Hamburg - Lars Bender, der von Bayern München umworben wird, hat ein klares Bekenntnis zu Bayer Leverkusen abgegeben. "Bayer 04 hat mir ganz deutlich gesagt, dass ich ein Eckpfeiler des Teams bin und man mich nicht abgeben wird", sagte der 23-Jährige. "Ich habe erst kürzlich meinen Vertrag in Leverkusen verlängert und will jetzt den nächsten Schritt mit Bayer 04 gehen. Damit ist absolut alles gesagt, ich möchte und werde mich an weiteren Spekulationen nicht beteiligen", so Bender auf der Bayer-Homepage.
Am Montag hatte Bayerns Vorstandsvorsitzender Karl-Heinz Rummenigge erklärt, dass der FC Bayern starkes Interesse an Bender habe und er durchaus Spielraum für eine Verpflichtung sehe. Bayer-Geschäftsführer Wolfgang Holzhäuser und Sportchef Rudi Völler hatten wiederholt erklärt, dass der Werksclub nicht daran denkt, den defensiven Mittelfeldspieler, der erst im März bis 2017 bei Bayer verlängert hatte, abzugeben.
Zuletzt war auch schon Bayer-Nationalspieler André Schürrle vom FC Chelsea umworben worden. Auch er erhielt keine Freigabe. Völler sagte am Dienstag Sky Sport News HD: "Beide Spieler werden bei uns bleiben."
"Da wird noch einiges mehr von mir kommen"

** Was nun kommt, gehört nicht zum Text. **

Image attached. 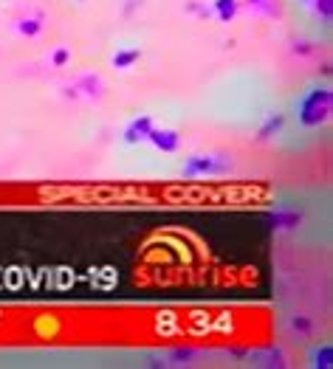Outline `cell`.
<instances>
[{"label": "cell", "mask_w": 333, "mask_h": 369, "mask_svg": "<svg viewBox=\"0 0 333 369\" xmlns=\"http://www.w3.org/2000/svg\"><path fill=\"white\" fill-rule=\"evenodd\" d=\"M234 170V158L226 152H198L189 155L181 167V178H203V175H229Z\"/></svg>", "instance_id": "6da1fadb"}, {"label": "cell", "mask_w": 333, "mask_h": 369, "mask_svg": "<svg viewBox=\"0 0 333 369\" xmlns=\"http://www.w3.org/2000/svg\"><path fill=\"white\" fill-rule=\"evenodd\" d=\"M330 110H333L330 88H314L300 102V110H297L300 125L302 127H319V125H325V121L330 118Z\"/></svg>", "instance_id": "7a4b0ae2"}, {"label": "cell", "mask_w": 333, "mask_h": 369, "mask_svg": "<svg viewBox=\"0 0 333 369\" xmlns=\"http://www.w3.org/2000/svg\"><path fill=\"white\" fill-rule=\"evenodd\" d=\"M246 361H252L255 366H263V369H285L288 352L280 344H268V347H257V350H246Z\"/></svg>", "instance_id": "3957f363"}, {"label": "cell", "mask_w": 333, "mask_h": 369, "mask_svg": "<svg viewBox=\"0 0 333 369\" xmlns=\"http://www.w3.org/2000/svg\"><path fill=\"white\" fill-rule=\"evenodd\" d=\"M268 231H297L302 226V212L297 209H271L263 215Z\"/></svg>", "instance_id": "277c9868"}, {"label": "cell", "mask_w": 333, "mask_h": 369, "mask_svg": "<svg viewBox=\"0 0 333 369\" xmlns=\"http://www.w3.org/2000/svg\"><path fill=\"white\" fill-rule=\"evenodd\" d=\"M71 88L76 93V102L79 99H91V102H102L105 96V82L99 73H82L76 82H71Z\"/></svg>", "instance_id": "5b68a950"}, {"label": "cell", "mask_w": 333, "mask_h": 369, "mask_svg": "<svg viewBox=\"0 0 333 369\" xmlns=\"http://www.w3.org/2000/svg\"><path fill=\"white\" fill-rule=\"evenodd\" d=\"M147 141H150L158 152L170 155V152H176V150L181 147V133L173 130V127H153L150 136H147Z\"/></svg>", "instance_id": "8992f818"}, {"label": "cell", "mask_w": 333, "mask_h": 369, "mask_svg": "<svg viewBox=\"0 0 333 369\" xmlns=\"http://www.w3.org/2000/svg\"><path fill=\"white\" fill-rule=\"evenodd\" d=\"M153 127H155L153 116H136L133 121H128V127H124L121 138H124V144H142V141H147Z\"/></svg>", "instance_id": "52a82bcc"}, {"label": "cell", "mask_w": 333, "mask_h": 369, "mask_svg": "<svg viewBox=\"0 0 333 369\" xmlns=\"http://www.w3.org/2000/svg\"><path fill=\"white\" fill-rule=\"evenodd\" d=\"M282 127H285V116H282V113H271V116H266V121L257 127L255 141H257V144H268L271 138H277V136L282 133Z\"/></svg>", "instance_id": "ba28073f"}, {"label": "cell", "mask_w": 333, "mask_h": 369, "mask_svg": "<svg viewBox=\"0 0 333 369\" xmlns=\"http://www.w3.org/2000/svg\"><path fill=\"white\" fill-rule=\"evenodd\" d=\"M164 358H166V363H170V366H195L200 352L195 347H173L170 352H164Z\"/></svg>", "instance_id": "9c48e42d"}, {"label": "cell", "mask_w": 333, "mask_h": 369, "mask_svg": "<svg viewBox=\"0 0 333 369\" xmlns=\"http://www.w3.org/2000/svg\"><path fill=\"white\" fill-rule=\"evenodd\" d=\"M139 60H142V48H119V51L113 54L110 65H113L116 71H130Z\"/></svg>", "instance_id": "30bf717a"}, {"label": "cell", "mask_w": 333, "mask_h": 369, "mask_svg": "<svg viewBox=\"0 0 333 369\" xmlns=\"http://www.w3.org/2000/svg\"><path fill=\"white\" fill-rule=\"evenodd\" d=\"M240 12V0H215L212 3V15L221 20V23H232Z\"/></svg>", "instance_id": "8fae6325"}, {"label": "cell", "mask_w": 333, "mask_h": 369, "mask_svg": "<svg viewBox=\"0 0 333 369\" xmlns=\"http://www.w3.org/2000/svg\"><path fill=\"white\" fill-rule=\"evenodd\" d=\"M288 330L297 333L300 339H311L316 333V324L311 316H294V318H288Z\"/></svg>", "instance_id": "7c38bea8"}, {"label": "cell", "mask_w": 333, "mask_h": 369, "mask_svg": "<svg viewBox=\"0 0 333 369\" xmlns=\"http://www.w3.org/2000/svg\"><path fill=\"white\" fill-rule=\"evenodd\" d=\"M15 28H17V34L20 37H40V34H43V17H20L17 23H15Z\"/></svg>", "instance_id": "4fadbf2b"}, {"label": "cell", "mask_w": 333, "mask_h": 369, "mask_svg": "<svg viewBox=\"0 0 333 369\" xmlns=\"http://www.w3.org/2000/svg\"><path fill=\"white\" fill-rule=\"evenodd\" d=\"M314 366L316 369H330L333 366V344H322L314 352Z\"/></svg>", "instance_id": "5bb4252c"}, {"label": "cell", "mask_w": 333, "mask_h": 369, "mask_svg": "<svg viewBox=\"0 0 333 369\" xmlns=\"http://www.w3.org/2000/svg\"><path fill=\"white\" fill-rule=\"evenodd\" d=\"M255 12L266 15V17H282V9H280V0H260L257 6H252Z\"/></svg>", "instance_id": "9a60e30c"}, {"label": "cell", "mask_w": 333, "mask_h": 369, "mask_svg": "<svg viewBox=\"0 0 333 369\" xmlns=\"http://www.w3.org/2000/svg\"><path fill=\"white\" fill-rule=\"evenodd\" d=\"M314 51H316V46L311 39H294V43H291V54L294 57H311Z\"/></svg>", "instance_id": "2e32d148"}, {"label": "cell", "mask_w": 333, "mask_h": 369, "mask_svg": "<svg viewBox=\"0 0 333 369\" xmlns=\"http://www.w3.org/2000/svg\"><path fill=\"white\" fill-rule=\"evenodd\" d=\"M49 62H51L54 68H65V65L71 62V48H65V46L54 48V51H51V57H49Z\"/></svg>", "instance_id": "e0dca14e"}, {"label": "cell", "mask_w": 333, "mask_h": 369, "mask_svg": "<svg viewBox=\"0 0 333 369\" xmlns=\"http://www.w3.org/2000/svg\"><path fill=\"white\" fill-rule=\"evenodd\" d=\"M184 9H187L189 15H198V17H203V20H206V17H212V9H210V6H203L200 0H189V3H184Z\"/></svg>", "instance_id": "ac0fdd59"}, {"label": "cell", "mask_w": 333, "mask_h": 369, "mask_svg": "<svg viewBox=\"0 0 333 369\" xmlns=\"http://www.w3.org/2000/svg\"><path fill=\"white\" fill-rule=\"evenodd\" d=\"M311 3H314V12L319 17H325V20L333 17V0H311Z\"/></svg>", "instance_id": "d6986e66"}, {"label": "cell", "mask_w": 333, "mask_h": 369, "mask_svg": "<svg viewBox=\"0 0 333 369\" xmlns=\"http://www.w3.org/2000/svg\"><path fill=\"white\" fill-rule=\"evenodd\" d=\"M136 6H142V3H136V0H128V6H124V9H121V15H124V17H130Z\"/></svg>", "instance_id": "ffe728a7"}, {"label": "cell", "mask_w": 333, "mask_h": 369, "mask_svg": "<svg viewBox=\"0 0 333 369\" xmlns=\"http://www.w3.org/2000/svg\"><path fill=\"white\" fill-rule=\"evenodd\" d=\"M246 3H248V6H257V3H260V0H246Z\"/></svg>", "instance_id": "44dd1931"}, {"label": "cell", "mask_w": 333, "mask_h": 369, "mask_svg": "<svg viewBox=\"0 0 333 369\" xmlns=\"http://www.w3.org/2000/svg\"><path fill=\"white\" fill-rule=\"evenodd\" d=\"M305 3H311V0H305Z\"/></svg>", "instance_id": "7402d4cb"}, {"label": "cell", "mask_w": 333, "mask_h": 369, "mask_svg": "<svg viewBox=\"0 0 333 369\" xmlns=\"http://www.w3.org/2000/svg\"><path fill=\"white\" fill-rule=\"evenodd\" d=\"M79 3H82V0H79Z\"/></svg>", "instance_id": "603a6c76"}]
</instances>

Bender sieht bei sich selbst noch großes Entwicklungspotential. "Ich bin ja erst zarte 23 Jahre alt, und die vergangene Saison war meine erste als Stammspieler bei Bayer 04, nachdem ich zuvor eher als Springer zum Einsatz gekommen war. Ich bin sicher, da wird noch einiges mehr von mir kommen."

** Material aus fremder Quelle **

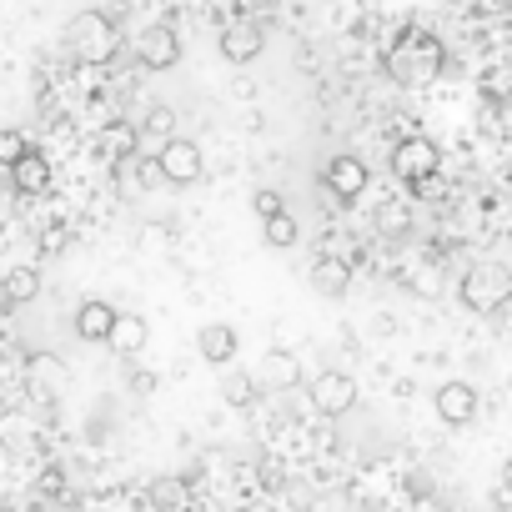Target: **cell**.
I'll return each instance as SVG.
<instances>
[{"mask_svg": "<svg viewBox=\"0 0 512 512\" xmlns=\"http://www.w3.org/2000/svg\"><path fill=\"white\" fill-rule=\"evenodd\" d=\"M457 297L477 317H497L512 307V267L507 262H472L457 282Z\"/></svg>", "mask_w": 512, "mask_h": 512, "instance_id": "1", "label": "cell"}, {"mask_svg": "<svg viewBox=\"0 0 512 512\" xmlns=\"http://www.w3.org/2000/svg\"><path fill=\"white\" fill-rule=\"evenodd\" d=\"M71 51H76V61H86V66H111V61L121 56V31H116V21H111L106 11H81V16L71 21Z\"/></svg>", "mask_w": 512, "mask_h": 512, "instance_id": "2", "label": "cell"}, {"mask_svg": "<svg viewBox=\"0 0 512 512\" xmlns=\"http://www.w3.org/2000/svg\"><path fill=\"white\" fill-rule=\"evenodd\" d=\"M387 66H392V76H397L402 86H427V81L442 71V41H432V36L417 31V36H407V41L392 46Z\"/></svg>", "mask_w": 512, "mask_h": 512, "instance_id": "3", "label": "cell"}, {"mask_svg": "<svg viewBox=\"0 0 512 512\" xmlns=\"http://www.w3.org/2000/svg\"><path fill=\"white\" fill-rule=\"evenodd\" d=\"M437 166H442V151H437V141H427V136H407V141H397V151H392V171H397V181H407V186H427V181L437 176Z\"/></svg>", "mask_w": 512, "mask_h": 512, "instance_id": "4", "label": "cell"}, {"mask_svg": "<svg viewBox=\"0 0 512 512\" xmlns=\"http://www.w3.org/2000/svg\"><path fill=\"white\" fill-rule=\"evenodd\" d=\"M156 171H161V181H171V186H191V181H201V171H206L201 146L186 141V136H171V141L156 151Z\"/></svg>", "mask_w": 512, "mask_h": 512, "instance_id": "5", "label": "cell"}, {"mask_svg": "<svg viewBox=\"0 0 512 512\" xmlns=\"http://www.w3.org/2000/svg\"><path fill=\"white\" fill-rule=\"evenodd\" d=\"M307 392H312V407H317L322 417H347V412L357 407V382H352L347 372H337V367L317 372Z\"/></svg>", "mask_w": 512, "mask_h": 512, "instance_id": "6", "label": "cell"}, {"mask_svg": "<svg viewBox=\"0 0 512 512\" xmlns=\"http://www.w3.org/2000/svg\"><path fill=\"white\" fill-rule=\"evenodd\" d=\"M221 56L231 61V66H246V61H256L267 51V26L262 21H246V16H236L231 26H221Z\"/></svg>", "mask_w": 512, "mask_h": 512, "instance_id": "7", "label": "cell"}, {"mask_svg": "<svg viewBox=\"0 0 512 512\" xmlns=\"http://www.w3.org/2000/svg\"><path fill=\"white\" fill-rule=\"evenodd\" d=\"M432 407H437V417H442L447 427H472V422H477V412H482V402H477V387H472V382H442V387H437V397H432Z\"/></svg>", "mask_w": 512, "mask_h": 512, "instance_id": "8", "label": "cell"}, {"mask_svg": "<svg viewBox=\"0 0 512 512\" xmlns=\"http://www.w3.org/2000/svg\"><path fill=\"white\" fill-rule=\"evenodd\" d=\"M367 181H372V176H367V161H357V156H347V151L322 166V186H327L337 201H357V196L367 191Z\"/></svg>", "mask_w": 512, "mask_h": 512, "instance_id": "9", "label": "cell"}, {"mask_svg": "<svg viewBox=\"0 0 512 512\" xmlns=\"http://www.w3.org/2000/svg\"><path fill=\"white\" fill-rule=\"evenodd\" d=\"M136 56H141V66H151V71H171V66L181 61V41H176V31H171L166 21H156V26H146V31L136 36Z\"/></svg>", "mask_w": 512, "mask_h": 512, "instance_id": "10", "label": "cell"}, {"mask_svg": "<svg viewBox=\"0 0 512 512\" xmlns=\"http://www.w3.org/2000/svg\"><path fill=\"white\" fill-rule=\"evenodd\" d=\"M116 307L111 302H101V297H86L81 307H76V337L81 342H106L111 337V327H116Z\"/></svg>", "mask_w": 512, "mask_h": 512, "instance_id": "11", "label": "cell"}, {"mask_svg": "<svg viewBox=\"0 0 512 512\" xmlns=\"http://www.w3.org/2000/svg\"><path fill=\"white\" fill-rule=\"evenodd\" d=\"M146 342H151V327H146V317H136V312H121L116 327H111V337H106V347H111L116 357H141Z\"/></svg>", "mask_w": 512, "mask_h": 512, "instance_id": "12", "label": "cell"}, {"mask_svg": "<svg viewBox=\"0 0 512 512\" xmlns=\"http://www.w3.org/2000/svg\"><path fill=\"white\" fill-rule=\"evenodd\" d=\"M196 352H201V362L226 367V362L236 357V327H231V322H206V327L196 332Z\"/></svg>", "mask_w": 512, "mask_h": 512, "instance_id": "13", "label": "cell"}, {"mask_svg": "<svg viewBox=\"0 0 512 512\" xmlns=\"http://www.w3.org/2000/svg\"><path fill=\"white\" fill-rule=\"evenodd\" d=\"M312 287L322 297H342L352 287V262H347V256H317V262H312Z\"/></svg>", "mask_w": 512, "mask_h": 512, "instance_id": "14", "label": "cell"}, {"mask_svg": "<svg viewBox=\"0 0 512 512\" xmlns=\"http://www.w3.org/2000/svg\"><path fill=\"white\" fill-rule=\"evenodd\" d=\"M11 176H16V191H21V196H41V191L51 186V161H46L41 151H31Z\"/></svg>", "mask_w": 512, "mask_h": 512, "instance_id": "15", "label": "cell"}, {"mask_svg": "<svg viewBox=\"0 0 512 512\" xmlns=\"http://www.w3.org/2000/svg\"><path fill=\"white\" fill-rule=\"evenodd\" d=\"M297 382H302V362H297V352L272 347V352H267V387L287 392V387H297Z\"/></svg>", "mask_w": 512, "mask_h": 512, "instance_id": "16", "label": "cell"}, {"mask_svg": "<svg viewBox=\"0 0 512 512\" xmlns=\"http://www.w3.org/2000/svg\"><path fill=\"white\" fill-rule=\"evenodd\" d=\"M136 141H141V131H136V126H126V121H116V126H106V131H101V146H106V156H111V161H136Z\"/></svg>", "mask_w": 512, "mask_h": 512, "instance_id": "17", "label": "cell"}, {"mask_svg": "<svg viewBox=\"0 0 512 512\" xmlns=\"http://www.w3.org/2000/svg\"><path fill=\"white\" fill-rule=\"evenodd\" d=\"M0 292H6V302H11V307L36 302V292H41V272H36V267H16L6 282H0Z\"/></svg>", "mask_w": 512, "mask_h": 512, "instance_id": "18", "label": "cell"}, {"mask_svg": "<svg viewBox=\"0 0 512 512\" xmlns=\"http://www.w3.org/2000/svg\"><path fill=\"white\" fill-rule=\"evenodd\" d=\"M31 151H36V146H31V136H26V131H16V126L0 131V166H6V171H16Z\"/></svg>", "mask_w": 512, "mask_h": 512, "instance_id": "19", "label": "cell"}, {"mask_svg": "<svg viewBox=\"0 0 512 512\" xmlns=\"http://www.w3.org/2000/svg\"><path fill=\"white\" fill-rule=\"evenodd\" d=\"M262 236H267V246H297V216L292 211H282V216H272V221H262Z\"/></svg>", "mask_w": 512, "mask_h": 512, "instance_id": "20", "label": "cell"}, {"mask_svg": "<svg viewBox=\"0 0 512 512\" xmlns=\"http://www.w3.org/2000/svg\"><path fill=\"white\" fill-rule=\"evenodd\" d=\"M251 206H256V216H262V221H272V216H282V211H287V196H282V191H272V186H262V191L251 196Z\"/></svg>", "mask_w": 512, "mask_h": 512, "instance_id": "21", "label": "cell"}, {"mask_svg": "<svg viewBox=\"0 0 512 512\" xmlns=\"http://www.w3.org/2000/svg\"><path fill=\"white\" fill-rule=\"evenodd\" d=\"M171 126H176L171 106H151V111H146V131H156V136H166V141H171Z\"/></svg>", "mask_w": 512, "mask_h": 512, "instance_id": "22", "label": "cell"}, {"mask_svg": "<svg viewBox=\"0 0 512 512\" xmlns=\"http://www.w3.org/2000/svg\"><path fill=\"white\" fill-rule=\"evenodd\" d=\"M377 226H382V231H402V226H407V206L387 201V206H382V216H377Z\"/></svg>", "mask_w": 512, "mask_h": 512, "instance_id": "23", "label": "cell"}, {"mask_svg": "<svg viewBox=\"0 0 512 512\" xmlns=\"http://www.w3.org/2000/svg\"><path fill=\"white\" fill-rule=\"evenodd\" d=\"M407 287H412V292H422V297H437V272H432V267H422Z\"/></svg>", "mask_w": 512, "mask_h": 512, "instance_id": "24", "label": "cell"}, {"mask_svg": "<svg viewBox=\"0 0 512 512\" xmlns=\"http://www.w3.org/2000/svg\"><path fill=\"white\" fill-rule=\"evenodd\" d=\"M221 392H226V397L236 402V397H251V382H246V377H236V382H226Z\"/></svg>", "mask_w": 512, "mask_h": 512, "instance_id": "25", "label": "cell"}, {"mask_svg": "<svg viewBox=\"0 0 512 512\" xmlns=\"http://www.w3.org/2000/svg\"><path fill=\"white\" fill-rule=\"evenodd\" d=\"M502 492H507V497H512V457H507V462H502Z\"/></svg>", "mask_w": 512, "mask_h": 512, "instance_id": "26", "label": "cell"}]
</instances>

Der defensive Mittelfeldspieler war 2009 von 1860 München nach Leverkusen gewechselt: "Ich werde hier sehr gern eine absolute Führungsrolle einnehmen und noch mehr Verantwortung übernehmen. Ich habe das Ende meiner Leistungskraft noch längst nicht erreicht."
Im September 2011 hatte Bender sein Debüt in der deutschen Nationalmannschaft gegeben. Bei der Europameisterschaft in Polen und der Ukraine im vergangenen Juni lief er unter anderem im Gruppenspiel gegen Dänemark auf und erzielte dort prompt das Siegtor zum 2:1.